Margit Meissner Fellow for the Study of the Holocaust in Czech Lands
“Citizens into ‘Ostjuden’ ”

Professional Background

Dr. Michal Frankl is the Department Head of Jewish Studies and History of Antisemitism at the Prague Jewish Museum in the Czech Republic. He received his PhD in history from Charles University in Prague (Czech Republic). His research interests include the history of antisemitism, refugee policies in the twentieth century and the Holocaust in Czech Lands. He is fluent in Czech, English, and German, and can read Slovenian, Slovak, and Polish. While in residence at the Jack, Joseph and Morton Mandel Center for Advanced Holocaust Studies, Professor Frankl conducted research on his project, “Citizens into ‘Ostjuden.’ ”

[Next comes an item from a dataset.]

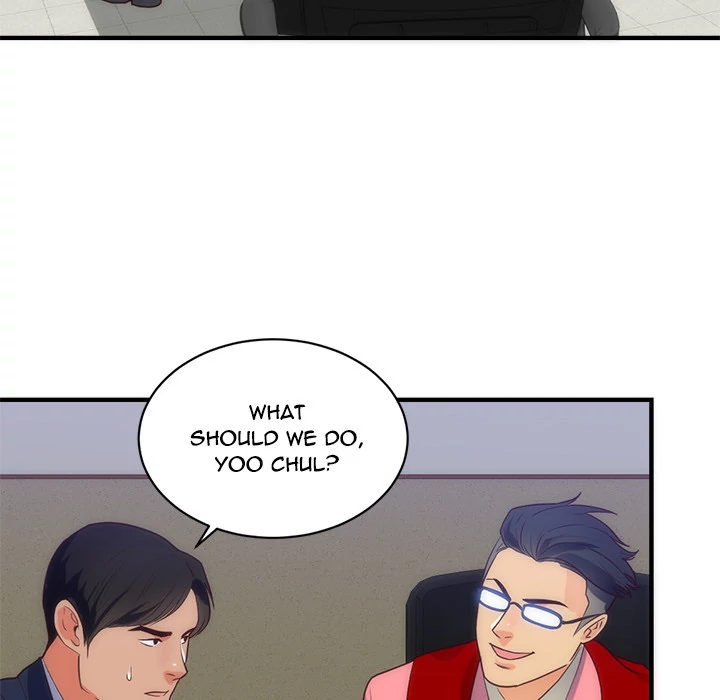 The Daughter of My First Love chapter 33 page 41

Professor Frankl has published a multitude of written material, including 'Prag ist nunmehr antisemitisch': Tschechischer Antisemitismus am Ende des 19. Jahrhunderts [Prague is now Antisemitic: Czech Antisemitism at the End of the 19th Century] (Metropol, 2011), and Unsichere Zuflucht: Die Tschechoslowakei und ihre Flüchtlinge aus NS-Deutschland und Österreich 1933-1938 [Uncertain Refuge: Czechoslovakia and its Refugees from Nazi Germany and Austria 1933-1938], coauthored with Kateřina Čapková.

Fellowship Research

For his Margit Meissner Fellowship for the Study of the Holocaust in Czech Lands, Professor Frankl analyzed the reactions and policies towards Jewish refugees and expellees in a broad historical context and comparative way in order to provide new insights into the transformation and redefinitions of Jewish citizenship in East-Central Europe during the second half of the 1930s.

Professor Michal Frankl was in residence at the Mandel Center from September 1, 2015 to January 31, 2016.